*WHAT THE EXERCISE ASKS*
Print the entries below in their entirety, exactly as they are written.

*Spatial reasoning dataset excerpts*
• • • •

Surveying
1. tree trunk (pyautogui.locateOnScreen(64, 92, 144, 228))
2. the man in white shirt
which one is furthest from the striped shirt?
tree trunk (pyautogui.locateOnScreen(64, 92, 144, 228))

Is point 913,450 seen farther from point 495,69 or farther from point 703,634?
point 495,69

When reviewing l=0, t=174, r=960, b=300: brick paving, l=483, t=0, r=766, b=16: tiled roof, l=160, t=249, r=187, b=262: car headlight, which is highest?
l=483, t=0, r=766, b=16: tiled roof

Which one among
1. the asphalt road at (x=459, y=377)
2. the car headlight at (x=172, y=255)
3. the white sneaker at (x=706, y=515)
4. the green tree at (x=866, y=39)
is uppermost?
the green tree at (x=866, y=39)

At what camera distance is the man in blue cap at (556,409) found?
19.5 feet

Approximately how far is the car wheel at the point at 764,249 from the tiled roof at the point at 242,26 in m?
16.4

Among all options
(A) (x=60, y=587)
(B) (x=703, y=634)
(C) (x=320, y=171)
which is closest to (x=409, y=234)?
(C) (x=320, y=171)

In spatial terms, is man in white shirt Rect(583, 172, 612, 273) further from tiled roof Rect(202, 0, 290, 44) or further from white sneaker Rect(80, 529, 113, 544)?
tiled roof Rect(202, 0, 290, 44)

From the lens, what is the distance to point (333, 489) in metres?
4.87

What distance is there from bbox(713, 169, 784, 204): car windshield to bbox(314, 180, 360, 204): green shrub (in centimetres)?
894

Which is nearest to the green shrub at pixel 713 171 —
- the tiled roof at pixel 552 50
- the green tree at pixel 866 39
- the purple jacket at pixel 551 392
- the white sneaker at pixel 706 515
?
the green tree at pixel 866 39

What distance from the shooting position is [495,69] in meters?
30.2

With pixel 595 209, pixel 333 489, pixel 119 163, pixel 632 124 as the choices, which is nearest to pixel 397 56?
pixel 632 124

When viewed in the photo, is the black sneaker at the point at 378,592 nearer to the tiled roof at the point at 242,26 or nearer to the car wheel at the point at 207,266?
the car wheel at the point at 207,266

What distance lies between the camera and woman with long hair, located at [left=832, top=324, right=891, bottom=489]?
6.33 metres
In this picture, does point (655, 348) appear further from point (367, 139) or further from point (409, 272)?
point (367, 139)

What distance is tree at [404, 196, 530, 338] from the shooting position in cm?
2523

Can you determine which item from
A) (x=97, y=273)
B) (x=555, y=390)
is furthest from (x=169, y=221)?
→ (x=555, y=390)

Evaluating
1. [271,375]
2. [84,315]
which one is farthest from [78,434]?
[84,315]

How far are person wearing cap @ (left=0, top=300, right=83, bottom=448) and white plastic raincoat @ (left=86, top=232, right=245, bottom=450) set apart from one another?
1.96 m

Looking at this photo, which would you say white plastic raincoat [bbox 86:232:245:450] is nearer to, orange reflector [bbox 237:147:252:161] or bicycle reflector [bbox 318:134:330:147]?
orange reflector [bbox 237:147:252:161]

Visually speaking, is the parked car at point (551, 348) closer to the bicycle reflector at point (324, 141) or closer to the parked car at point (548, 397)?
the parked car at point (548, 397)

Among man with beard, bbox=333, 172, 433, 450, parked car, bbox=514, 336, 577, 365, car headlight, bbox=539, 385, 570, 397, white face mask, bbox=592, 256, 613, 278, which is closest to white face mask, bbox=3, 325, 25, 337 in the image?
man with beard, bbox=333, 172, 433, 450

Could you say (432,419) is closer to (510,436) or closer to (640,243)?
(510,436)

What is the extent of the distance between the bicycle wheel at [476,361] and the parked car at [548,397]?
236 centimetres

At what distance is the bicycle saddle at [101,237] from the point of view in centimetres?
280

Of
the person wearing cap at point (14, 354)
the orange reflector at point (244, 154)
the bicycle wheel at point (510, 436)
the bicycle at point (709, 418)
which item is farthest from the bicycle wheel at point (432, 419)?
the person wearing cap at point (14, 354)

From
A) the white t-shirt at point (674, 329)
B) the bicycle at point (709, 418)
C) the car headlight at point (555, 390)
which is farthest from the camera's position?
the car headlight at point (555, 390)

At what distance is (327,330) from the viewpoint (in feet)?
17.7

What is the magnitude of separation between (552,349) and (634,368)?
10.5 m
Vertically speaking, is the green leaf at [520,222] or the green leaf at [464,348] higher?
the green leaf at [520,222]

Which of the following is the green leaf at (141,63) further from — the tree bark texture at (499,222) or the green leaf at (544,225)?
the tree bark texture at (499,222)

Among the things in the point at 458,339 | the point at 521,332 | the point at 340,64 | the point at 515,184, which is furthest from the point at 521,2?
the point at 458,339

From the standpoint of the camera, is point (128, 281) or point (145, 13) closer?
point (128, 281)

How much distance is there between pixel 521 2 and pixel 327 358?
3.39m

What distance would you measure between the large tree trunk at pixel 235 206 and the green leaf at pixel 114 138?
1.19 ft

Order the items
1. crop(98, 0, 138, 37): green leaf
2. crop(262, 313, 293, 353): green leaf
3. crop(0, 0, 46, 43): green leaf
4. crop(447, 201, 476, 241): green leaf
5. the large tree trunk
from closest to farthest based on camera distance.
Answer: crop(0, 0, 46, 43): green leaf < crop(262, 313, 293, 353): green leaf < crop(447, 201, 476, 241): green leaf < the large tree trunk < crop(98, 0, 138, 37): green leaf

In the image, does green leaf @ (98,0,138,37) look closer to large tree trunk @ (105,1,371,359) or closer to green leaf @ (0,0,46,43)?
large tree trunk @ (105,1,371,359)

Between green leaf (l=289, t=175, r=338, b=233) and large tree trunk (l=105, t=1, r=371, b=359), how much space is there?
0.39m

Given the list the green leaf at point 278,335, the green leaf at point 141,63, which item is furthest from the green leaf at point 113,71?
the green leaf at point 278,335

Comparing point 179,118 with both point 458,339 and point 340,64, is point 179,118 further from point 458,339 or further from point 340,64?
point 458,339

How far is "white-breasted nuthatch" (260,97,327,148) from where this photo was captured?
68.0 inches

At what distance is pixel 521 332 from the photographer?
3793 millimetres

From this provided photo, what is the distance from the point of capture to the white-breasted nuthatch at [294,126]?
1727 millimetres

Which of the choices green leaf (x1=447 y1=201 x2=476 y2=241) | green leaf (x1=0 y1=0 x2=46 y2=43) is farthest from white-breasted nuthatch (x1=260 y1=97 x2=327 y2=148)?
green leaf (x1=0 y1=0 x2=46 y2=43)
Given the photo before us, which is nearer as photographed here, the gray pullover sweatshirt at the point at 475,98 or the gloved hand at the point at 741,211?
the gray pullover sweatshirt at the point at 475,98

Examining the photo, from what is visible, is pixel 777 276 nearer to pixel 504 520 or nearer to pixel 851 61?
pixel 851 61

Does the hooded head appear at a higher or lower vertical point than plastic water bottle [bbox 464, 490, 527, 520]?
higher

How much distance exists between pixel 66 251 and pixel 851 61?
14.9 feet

• • • •

*TASK SOLUTION*
Surveying
1. tree trunk (pyautogui.locateOnScreen(64, 92, 144, 228))
2. the man in white shirt
which one is furthest from the striped shirt?
tree trunk (pyautogui.locateOnScreen(64, 92, 144, 228))

Is point 913,450 seen farther from point 495,69 or farther from point 703,634?
point 495,69

When reviewing l=0, t=174, r=960, b=300: brick paving, l=483, t=0, r=766, b=16: tiled roof, l=160, t=249, r=187, b=262: car headlight, which is highest?
l=483, t=0, r=766, b=16: tiled roof

Which one among
1. the asphalt road at (x=459, y=377)
2. the car headlight at (x=172, y=255)
3. the white sneaker at (x=706, y=515)
4. the green tree at (x=866, y=39)
is uppermost?
the green tree at (x=866, y=39)

At what camera distance is the man in blue cap at (556,409) found?
19.5 feet

Approximately how far is the car wheel at the point at 764,249 from the tiled roof at the point at 242,26 in m?
16.4

Among all options
(A) (x=60, y=587)
(B) (x=703, y=634)
(C) (x=320, y=171)
which is closest to (x=409, y=234)?
(C) (x=320, y=171)

In spatial terms, is man in white shirt Rect(583, 172, 612, 273) further from tiled roof Rect(202, 0, 290, 44) or further from white sneaker Rect(80, 529, 113, 544)?
tiled roof Rect(202, 0, 290, 44)

From the lens, what is the distance to point (333, 489) in metres?
4.87

What distance is there from bbox(713, 169, 784, 204): car windshield to bbox(314, 180, 360, 204): green shrub (in centimetres)?
894

Which is nearest to the green shrub at pixel 713 171 —
- the tiled roof at pixel 552 50
- the green tree at pixel 866 39
- the purple jacket at pixel 551 392
- the white sneaker at pixel 706 515
?
the green tree at pixel 866 39

What distance from the shooting position is [495,69] in meters?
30.2

With pixel 595 209, pixel 333 489, pixel 119 163, pixel 632 124 as the choices, which is nearest to pixel 397 56?
pixel 632 124

When viewed in the photo, is the black sneaker at the point at 378,592 nearer to the tiled roof at the point at 242,26 or nearer to the car wheel at the point at 207,266?
the car wheel at the point at 207,266

What distance lies between the camera and woman with long hair, located at [left=832, top=324, right=891, bottom=489]?
6.33 metres
In this picture, does point (655, 348) appear further from point (367, 139) or further from point (409, 272)?
point (367, 139)

What distance is tree at [404, 196, 530, 338] from the shooting position in cm?
2523

Can you determine which item from
A) (x=97, y=273)
B) (x=555, y=390)
is furthest from (x=169, y=221)?
→ (x=555, y=390)

Evaluating
1. [271,375]
2. [84,315]
which one is farthest from [78,434]?
[84,315]

How far are person wearing cap @ (left=0, top=300, right=83, bottom=448) and white plastic raincoat @ (left=86, top=232, right=245, bottom=450) set apart from one another?
1.96 m

Looking at this photo, which would you say white plastic raincoat [bbox 86:232:245:450] is nearer to, orange reflector [bbox 237:147:252:161] or bicycle reflector [bbox 318:134:330:147]?
orange reflector [bbox 237:147:252:161]

Visually speaking, is the parked car at point (551, 348) closer to the bicycle reflector at point (324, 141) or closer to the parked car at point (548, 397)?
the parked car at point (548, 397)

Among man with beard, bbox=333, 172, 433, 450, parked car, bbox=514, 336, 577, 365, car headlight, bbox=539, 385, 570, 397, white face mask, bbox=592, 256, 613, 278, which is closest to white face mask, bbox=3, 325, 25, 337 in the image?
man with beard, bbox=333, 172, 433, 450

Could you say (432,419) is closer to (510,436) or closer to (640,243)?
(510,436)

What is the extent of the distance between the bicycle wheel at [476,361] and the parked car at [548,397]?
236 centimetres

At what distance is the bicycle saddle at [101,237] from the point of view in centimetres?
280

Of
the person wearing cap at point (14, 354)
the orange reflector at point (244, 154)
the bicycle wheel at point (510, 436)
the bicycle at point (709, 418)
which item is farthest from the bicycle wheel at point (432, 419)?
the person wearing cap at point (14, 354)

From
A) the white t-shirt at point (674, 329)
B) the bicycle at point (709, 418)
C) the car headlight at point (555, 390)
which is farthest from the camera's position?
the car headlight at point (555, 390)

At what distance is (327,330) from the viewpoint (in feet)?
17.7

What is the magnitude of separation between (552,349) and (634,368)?
10.5 m
Vertically speaking, is the green leaf at [520,222] or the green leaf at [464,348] higher?
the green leaf at [520,222]

Which of the following is the green leaf at (141,63) further from — the tree bark texture at (499,222) or the green leaf at (544,225)?
the tree bark texture at (499,222)

Among the things in the point at 458,339 | the point at 521,332 | the point at 340,64 | the point at 515,184, which is furthest from the point at 521,2?
the point at 458,339

From the standpoint of the camera, is point (128, 281) or point (145, 13) closer?
point (128, 281)

How much distance is there between pixel 521 2 and pixel 327 358?
3.39m

What distance would you measure between the large tree trunk at pixel 235 206 and the green leaf at pixel 114 138?
1.19 ft

Order the items
1. crop(98, 0, 138, 37): green leaf
2. crop(262, 313, 293, 353): green leaf
3. crop(0, 0, 46, 43): green leaf
4. crop(447, 201, 476, 241): green leaf
5. the large tree trunk
from closest to farthest based on camera distance.
Answer: crop(0, 0, 46, 43): green leaf < crop(262, 313, 293, 353): green leaf < crop(447, 201, 476, 241): green leaf < the large tree trunk < crop(98, 0, 138, 37): green leaf

In the image, does green leaf @ (98,0,138,37) look closer to large tree trunk @ (105,1,371,359) or closer to green leaf @ (0,0,46,43)?
large tree trunk @ (105,1,371,359)

Between green leaf (l=289, t=175, r=338, b=233) and large tree trunk (l=105, t=1, r=371, b=359), how much space is there?
0.39m

Given the list the green leaf at point 278,335, the green leaf at point 141,63, which item is furthest from the green leaf at point 113,71?
the green leaf at point 278,335

Comparing point 179,118 with both point 458,339 and point 340,64, is point 179,118 further from point 458,339 or further from point 340,64?
point 458,339

How far is "white-breasted nuthatch" (260,97,327,148) from where this photo was captured?
68.0 inches

At what distance is pixel 521 332 from the photographer?
3793 millimetres

From this provided photo, what is the distance from the point of capture to the white-breasted nuthatch at [294,126]?
1727 millimetres

Which of the choices green leaf (x1=447 y1=201 x2=476 y2=241) | green leaf (x1=0 y1=0 x2=46 y2=43) is farthest from white-breasted nuthatch (x1=260 y1=97 x2=327 y2=148)?
green leaf (x1=0 y1=0 x2=46 y2=43)
Given the photo before us, which is nearer as photographed here, the gray pullover sweatshirt at the point at 475,98 or the gloved hand at the point at 741,211?
the gray pullover sweatshirt at the point at 475,98

Examining the photo, from what is visible, is pixel 777 276 nearer to pixel 504 520 or nearer to pixel 851 61?
pixel 851 61

Does the hooded head appear at a higher or lower vertical point than plastic water bottle [bbox 464, 490, 527, 520]?
higher

How much distance exists between pixel 66 251 and pixel 851 61?
14.9 feet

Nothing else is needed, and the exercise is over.